When a Florida Chamber of Commerce official characterizes the governor's race as "John Morgan's employee versus a businessman," it's pretty clear who the probusiness, antiregulation organization wants to see in the governor's mansion next term.
But neither candidate — former Gov. Charlie Crist, now a Morgan & Morgan lawyer, or current Gov. Rick Scott — is a front-runner. And Florida Chamber vice president and longtime political watcher Brad Swanson, briefing a business audience Wednesday morning at Duke Energy Florida headquarters in St. Petersburg, predicted the race will likely come down to a difference of just 1 or 1.5 percentage points. The Florida Chamber has raised more than $1 million for Scott.

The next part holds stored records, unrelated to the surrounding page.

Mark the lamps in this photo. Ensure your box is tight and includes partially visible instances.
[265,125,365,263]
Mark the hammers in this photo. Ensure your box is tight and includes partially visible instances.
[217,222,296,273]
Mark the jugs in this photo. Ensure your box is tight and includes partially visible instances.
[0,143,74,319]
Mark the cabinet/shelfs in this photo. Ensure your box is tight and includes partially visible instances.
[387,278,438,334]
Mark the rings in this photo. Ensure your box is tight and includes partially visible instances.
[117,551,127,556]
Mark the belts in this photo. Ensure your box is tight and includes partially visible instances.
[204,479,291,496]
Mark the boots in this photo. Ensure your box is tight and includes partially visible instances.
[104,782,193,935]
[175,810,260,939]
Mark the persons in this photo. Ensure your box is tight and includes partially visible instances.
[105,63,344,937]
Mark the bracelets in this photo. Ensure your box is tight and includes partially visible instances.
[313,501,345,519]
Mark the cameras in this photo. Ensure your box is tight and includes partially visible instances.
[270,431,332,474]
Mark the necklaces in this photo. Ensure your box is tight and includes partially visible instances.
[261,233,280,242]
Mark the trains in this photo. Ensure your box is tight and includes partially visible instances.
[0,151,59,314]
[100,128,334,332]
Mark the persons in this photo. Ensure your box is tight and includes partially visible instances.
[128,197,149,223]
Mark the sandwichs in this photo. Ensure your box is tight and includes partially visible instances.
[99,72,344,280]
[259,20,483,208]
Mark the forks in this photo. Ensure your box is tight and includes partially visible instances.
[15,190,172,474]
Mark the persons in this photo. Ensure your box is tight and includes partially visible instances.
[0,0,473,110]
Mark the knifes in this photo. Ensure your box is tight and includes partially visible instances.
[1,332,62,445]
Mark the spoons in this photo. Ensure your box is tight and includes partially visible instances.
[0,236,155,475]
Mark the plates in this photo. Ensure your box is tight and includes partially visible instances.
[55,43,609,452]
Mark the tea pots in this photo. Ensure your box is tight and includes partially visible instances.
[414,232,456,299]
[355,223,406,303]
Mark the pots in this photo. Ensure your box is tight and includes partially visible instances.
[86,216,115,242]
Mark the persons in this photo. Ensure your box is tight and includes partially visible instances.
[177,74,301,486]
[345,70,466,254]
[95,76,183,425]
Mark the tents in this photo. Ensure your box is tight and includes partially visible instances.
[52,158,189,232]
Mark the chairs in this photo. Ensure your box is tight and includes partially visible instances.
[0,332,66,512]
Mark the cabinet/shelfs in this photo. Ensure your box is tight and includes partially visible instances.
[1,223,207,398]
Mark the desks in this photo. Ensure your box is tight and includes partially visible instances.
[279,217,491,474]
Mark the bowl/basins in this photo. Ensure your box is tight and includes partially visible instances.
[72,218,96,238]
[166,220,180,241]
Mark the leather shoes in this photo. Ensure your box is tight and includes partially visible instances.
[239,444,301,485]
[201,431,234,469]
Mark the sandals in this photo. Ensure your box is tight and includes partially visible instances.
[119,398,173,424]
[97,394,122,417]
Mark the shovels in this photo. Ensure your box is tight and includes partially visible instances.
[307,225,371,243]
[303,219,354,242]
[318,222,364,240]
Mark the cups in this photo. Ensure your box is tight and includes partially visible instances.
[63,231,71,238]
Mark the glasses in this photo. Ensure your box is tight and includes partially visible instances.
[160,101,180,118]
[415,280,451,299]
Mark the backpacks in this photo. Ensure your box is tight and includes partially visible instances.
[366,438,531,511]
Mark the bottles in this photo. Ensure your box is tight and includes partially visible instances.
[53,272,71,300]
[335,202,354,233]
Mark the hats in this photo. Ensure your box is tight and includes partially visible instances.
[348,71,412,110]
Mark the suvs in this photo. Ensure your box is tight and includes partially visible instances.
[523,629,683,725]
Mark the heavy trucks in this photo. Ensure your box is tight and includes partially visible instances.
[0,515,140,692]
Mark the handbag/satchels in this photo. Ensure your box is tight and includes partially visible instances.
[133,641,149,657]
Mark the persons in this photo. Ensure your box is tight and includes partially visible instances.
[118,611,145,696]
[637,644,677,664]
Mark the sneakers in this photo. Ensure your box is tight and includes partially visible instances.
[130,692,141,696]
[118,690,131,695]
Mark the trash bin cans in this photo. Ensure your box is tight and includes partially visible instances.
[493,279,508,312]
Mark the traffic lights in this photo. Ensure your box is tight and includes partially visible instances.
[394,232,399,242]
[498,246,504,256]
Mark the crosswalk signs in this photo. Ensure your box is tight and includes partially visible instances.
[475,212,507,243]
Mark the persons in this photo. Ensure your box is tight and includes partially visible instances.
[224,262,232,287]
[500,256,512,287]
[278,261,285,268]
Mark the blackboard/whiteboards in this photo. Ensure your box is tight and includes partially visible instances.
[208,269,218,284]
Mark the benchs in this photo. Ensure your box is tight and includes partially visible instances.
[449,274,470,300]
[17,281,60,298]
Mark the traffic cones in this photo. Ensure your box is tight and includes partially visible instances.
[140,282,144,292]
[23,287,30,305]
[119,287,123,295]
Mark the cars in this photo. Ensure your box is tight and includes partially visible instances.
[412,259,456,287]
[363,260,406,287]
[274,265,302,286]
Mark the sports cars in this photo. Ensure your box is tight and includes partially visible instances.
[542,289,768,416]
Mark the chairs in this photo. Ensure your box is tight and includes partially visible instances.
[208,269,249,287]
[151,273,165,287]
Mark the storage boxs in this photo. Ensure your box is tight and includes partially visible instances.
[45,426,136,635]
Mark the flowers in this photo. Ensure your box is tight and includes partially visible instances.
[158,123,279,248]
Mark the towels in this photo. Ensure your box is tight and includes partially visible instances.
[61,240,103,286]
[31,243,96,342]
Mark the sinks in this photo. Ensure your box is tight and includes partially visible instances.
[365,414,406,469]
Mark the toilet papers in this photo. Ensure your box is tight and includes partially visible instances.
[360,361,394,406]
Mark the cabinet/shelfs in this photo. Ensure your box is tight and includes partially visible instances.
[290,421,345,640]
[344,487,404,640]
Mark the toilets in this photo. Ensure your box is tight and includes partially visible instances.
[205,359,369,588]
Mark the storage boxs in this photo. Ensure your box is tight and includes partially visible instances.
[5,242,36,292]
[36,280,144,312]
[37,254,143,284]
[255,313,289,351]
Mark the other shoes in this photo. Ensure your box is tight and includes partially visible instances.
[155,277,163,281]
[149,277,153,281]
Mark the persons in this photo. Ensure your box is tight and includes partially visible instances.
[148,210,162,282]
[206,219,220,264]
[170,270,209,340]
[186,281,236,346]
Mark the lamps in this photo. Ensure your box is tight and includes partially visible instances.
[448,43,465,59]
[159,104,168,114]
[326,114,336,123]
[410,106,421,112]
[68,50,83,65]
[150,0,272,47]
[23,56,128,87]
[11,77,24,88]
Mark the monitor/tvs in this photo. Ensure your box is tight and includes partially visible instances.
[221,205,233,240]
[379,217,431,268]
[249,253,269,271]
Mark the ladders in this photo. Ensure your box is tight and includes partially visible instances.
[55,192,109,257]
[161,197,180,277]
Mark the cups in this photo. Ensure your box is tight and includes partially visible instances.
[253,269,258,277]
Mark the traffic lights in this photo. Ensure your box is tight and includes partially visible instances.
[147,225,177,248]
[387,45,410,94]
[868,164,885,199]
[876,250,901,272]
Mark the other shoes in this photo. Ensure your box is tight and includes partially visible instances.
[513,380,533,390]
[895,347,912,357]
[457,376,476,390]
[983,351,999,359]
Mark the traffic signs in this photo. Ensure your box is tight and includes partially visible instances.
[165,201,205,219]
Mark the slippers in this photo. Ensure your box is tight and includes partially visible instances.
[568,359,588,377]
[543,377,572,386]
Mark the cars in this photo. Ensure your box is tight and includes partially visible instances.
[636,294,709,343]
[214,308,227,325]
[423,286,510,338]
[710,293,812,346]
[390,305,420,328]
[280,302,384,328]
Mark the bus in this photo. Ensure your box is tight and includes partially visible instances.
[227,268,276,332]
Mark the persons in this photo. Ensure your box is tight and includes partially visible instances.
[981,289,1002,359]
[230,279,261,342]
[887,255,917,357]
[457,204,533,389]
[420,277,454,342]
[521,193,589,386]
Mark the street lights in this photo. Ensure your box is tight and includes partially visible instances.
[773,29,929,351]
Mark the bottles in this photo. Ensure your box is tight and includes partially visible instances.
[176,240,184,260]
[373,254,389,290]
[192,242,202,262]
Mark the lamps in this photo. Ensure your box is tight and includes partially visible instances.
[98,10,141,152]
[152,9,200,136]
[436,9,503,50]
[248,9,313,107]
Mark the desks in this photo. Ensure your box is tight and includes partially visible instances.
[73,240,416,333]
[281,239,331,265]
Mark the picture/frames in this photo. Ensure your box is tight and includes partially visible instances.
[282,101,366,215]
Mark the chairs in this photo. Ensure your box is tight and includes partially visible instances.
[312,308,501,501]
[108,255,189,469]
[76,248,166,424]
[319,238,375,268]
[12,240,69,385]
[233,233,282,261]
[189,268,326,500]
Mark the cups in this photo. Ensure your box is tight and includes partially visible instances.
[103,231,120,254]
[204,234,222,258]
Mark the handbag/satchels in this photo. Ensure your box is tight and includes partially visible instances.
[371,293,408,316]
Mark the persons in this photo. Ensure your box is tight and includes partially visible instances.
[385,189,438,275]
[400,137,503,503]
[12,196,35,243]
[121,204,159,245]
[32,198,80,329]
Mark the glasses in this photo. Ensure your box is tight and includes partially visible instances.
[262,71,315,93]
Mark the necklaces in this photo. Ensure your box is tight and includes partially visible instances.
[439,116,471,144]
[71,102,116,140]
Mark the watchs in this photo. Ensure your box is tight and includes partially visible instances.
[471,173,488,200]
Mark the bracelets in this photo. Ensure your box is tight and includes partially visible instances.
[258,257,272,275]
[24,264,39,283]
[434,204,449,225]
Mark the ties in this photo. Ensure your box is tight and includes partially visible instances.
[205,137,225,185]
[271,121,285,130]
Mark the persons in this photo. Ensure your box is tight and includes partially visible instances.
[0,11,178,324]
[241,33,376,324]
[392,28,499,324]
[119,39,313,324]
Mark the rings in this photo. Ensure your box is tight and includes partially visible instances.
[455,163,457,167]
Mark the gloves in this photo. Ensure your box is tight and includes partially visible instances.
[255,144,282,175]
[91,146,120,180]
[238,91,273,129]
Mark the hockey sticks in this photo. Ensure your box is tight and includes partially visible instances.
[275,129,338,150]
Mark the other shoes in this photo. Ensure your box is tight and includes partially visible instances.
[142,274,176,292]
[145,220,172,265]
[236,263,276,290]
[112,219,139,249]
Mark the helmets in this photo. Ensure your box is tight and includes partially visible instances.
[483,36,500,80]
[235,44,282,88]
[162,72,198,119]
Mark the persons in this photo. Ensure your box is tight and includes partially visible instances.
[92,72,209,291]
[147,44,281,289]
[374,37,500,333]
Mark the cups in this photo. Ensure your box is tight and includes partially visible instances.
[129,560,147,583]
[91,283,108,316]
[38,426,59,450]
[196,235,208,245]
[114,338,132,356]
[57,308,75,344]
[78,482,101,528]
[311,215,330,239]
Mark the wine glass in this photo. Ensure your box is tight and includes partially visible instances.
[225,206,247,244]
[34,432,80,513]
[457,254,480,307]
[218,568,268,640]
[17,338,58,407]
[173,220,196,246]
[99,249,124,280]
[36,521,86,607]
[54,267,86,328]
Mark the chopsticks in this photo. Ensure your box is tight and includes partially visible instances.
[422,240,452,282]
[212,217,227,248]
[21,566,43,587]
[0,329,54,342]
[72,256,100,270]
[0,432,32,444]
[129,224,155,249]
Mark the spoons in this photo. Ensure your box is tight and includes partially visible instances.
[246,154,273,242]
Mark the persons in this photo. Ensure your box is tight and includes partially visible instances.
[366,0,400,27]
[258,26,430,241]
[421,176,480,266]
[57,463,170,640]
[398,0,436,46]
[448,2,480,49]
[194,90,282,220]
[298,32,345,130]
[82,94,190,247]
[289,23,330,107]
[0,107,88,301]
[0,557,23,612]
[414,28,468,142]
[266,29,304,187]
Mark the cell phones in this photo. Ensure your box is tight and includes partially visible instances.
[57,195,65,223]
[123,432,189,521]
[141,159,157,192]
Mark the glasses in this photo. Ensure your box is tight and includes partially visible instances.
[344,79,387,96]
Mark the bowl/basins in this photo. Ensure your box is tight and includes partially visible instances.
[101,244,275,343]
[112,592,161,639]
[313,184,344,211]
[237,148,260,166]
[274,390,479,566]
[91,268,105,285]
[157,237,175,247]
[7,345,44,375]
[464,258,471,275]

Scott's personal wealth catapulted last year to $132.7 million from $82.3 million in 2012. Such deep pockets assure ample funding of a campaign focused, laserlike, on the governor's claiming responsibility for creating more than 600,000 jobs in the state since he took office in 2011. Weighing against that, Swanson acknowledges, is that Scott gets low personality scores for TV appearances, where he too often is seen spouting canned campaign messages no matter what is asked of him.
Crist, in contrast, listed a net worth last year $131 million smaller than Scott's. But Swanson expects Crist will raise enough in campaign contributions — much of them from trial lawyers — to remain financially competitive with Scott. And Swanson praised Crist's innate ability to capture any audience with his friendly outreach, familiarity with people's names and willingness to call the next day asking for a contribution.
One of Scott's current campaign ads on TV rips Crist for raising college tuition in Florida when he was governor.
A Florida Democratic Party ad airing for Crist reaches back to 1997 to remind viewers when the hospital chain Columbia/HCA that Scott then ran as CEO was fined $1.7 billion for Medicare fraud. In testimony, Scott "took the Fifth" repeatedly, yet managed to walk away from his job with a golden parachute worth $300 million.
That same controversy was front and center in 2010, when Scott first ran. It did not stop him then. Why should it deter him now?
Four years ago, the Florida Chamber balked at Scott, initially backing Republican Bill McCollum, who then lost to Scott in a primary. Scott went on to defeat Democrat Alex Sink by a thin margin, 48.9 to 47.7 percent of the vote.
Also at the briefing by the Florida Chamber, regional executives were told:
• Water — we'll need 28 percent more of it by 2030 — will be the most critical political issue for the next six to nine years as the state tries to keep up with population growth.
• The Chamber launched a state news service called "Florida Wins" to provide, in its words, "the facts the media won't tell you." Curiously, so far most of the news offered at its floridawins.org website comes from links to newspapers.